◆ **Given text**

___

That Bad Leader Still Got Paid $46M a Year


    Merrill Lynch ousts CEO O'Neal –

    I don't pretend to know the first thing about investment banking other than it's a lucrative career. I might get accused of kicking a guy while he's down, but “retiring” investment CEO's get such a golden parachute ($161 Million in pension and stock), Stan O'Neal is hardly “down.”

    I wonder if the articles about his leadership used to be glowing, when he was a successful CEO. Now that the firm has suffered a huge loss and O'Neal has been forced out, he's now being painted as a bad leader.

    From this week's WSJ article on his departure:

    Mr. O'Neal's talent and steely drive came with a tragic flaw: He didn't much engage in debate, kept his own counsel and had little use for the kind of strong-willed subordinates who might have helped him steer clear of the subprime troubles that brought him down. In the early years of his tenure, which began in 2002, Mr. O'Neal purged the firm of many of its longtime senior employees and later fired some of those considered his allies.

___

◆ **Dataset entries**
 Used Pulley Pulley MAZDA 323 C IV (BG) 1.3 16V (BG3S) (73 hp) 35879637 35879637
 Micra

___

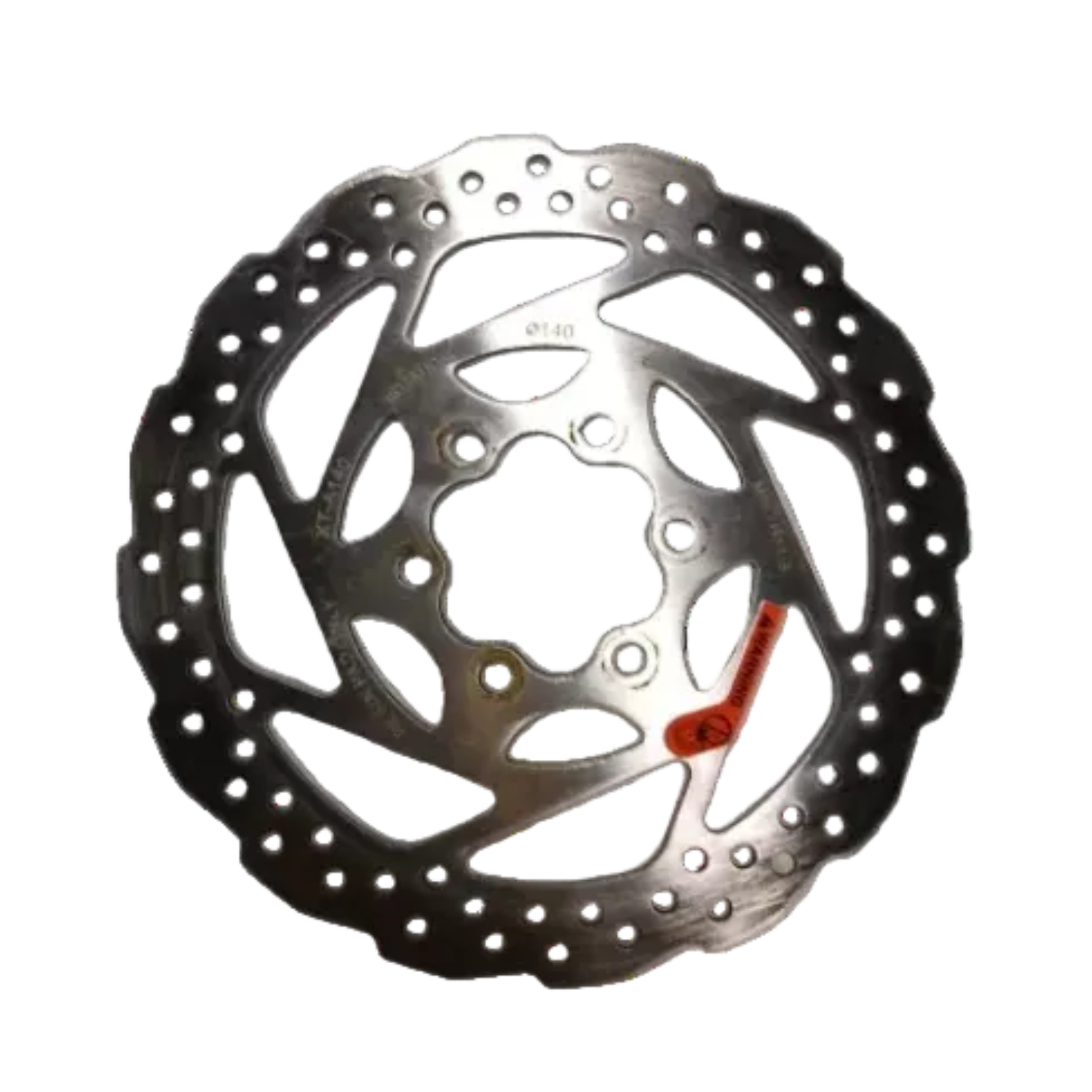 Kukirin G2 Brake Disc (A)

___

◆ **Work order 1**
In the post about Stan O'Neal's ouster from Merrill Lynch, how much was his golden parachute worth?
◆ **Work order 2**
Copy word for word the part of the post about O'Neal's ouster starting at "I wonder if" and ending at "a bad leader.".
◆ **Work order 3**
Pick up the post about Stan O'Neal's ouster from Merrill Lynch after its last sentence and keep it going.
The material isn't needed for any of this.

◆ **Final answer 1**
$161 million in pension and stock.

◆ **Final answer 2**
I wonder if the articles about his leadership used to be glowing, when he was a successful CEO. Now that the firm has suffered a huge loss and O'Neal has been forced out, he's now being painted as a bad leader.

◆ **Final answer 3**
    “He was uncomfortable around independent people [with] views which might be different than his, and whose loyalty was to the firm rather than to him personally,” said Barry Friedberg, Merrill's longtime head of investment banking in the 1980s and 1990s. Mr. Friedberg retired in 2003, after he tried unsuccessfully to offer Mr. O'Neal advice. (WSJ)

    It's a shame, considering that O'Neal is a real American rags-to-riches success story, who started his career at General Motors, of all places.

    “During his days in the auto business, an auto assembly-line foreman pointed out Mr. O'Neal's strong Southern drawl. Mr. O'Neal took speech lessons that gave him perfect diction, an associate recalls.” (WSJ)

    It's just a shame, though, when you see a leader who isn't strong enough to stomach or stand up to those who disagree with him (or her).

    There were signs that he was purging those who weren't allied with him, but the company looked the other way because the results were strong. In the Lean mindset (I guess there is a tie in here), we're not only focused on results, we're also focused on the process and the philosophy for how we get those results. It's safe to assume that the Merrill board consisted of typical management-by-objective types, who only cared about the results. Once the results turned dramatically bad… suddenly O'Neal was a bad leader. Same guy, different results, different judgment from the MBO crowd.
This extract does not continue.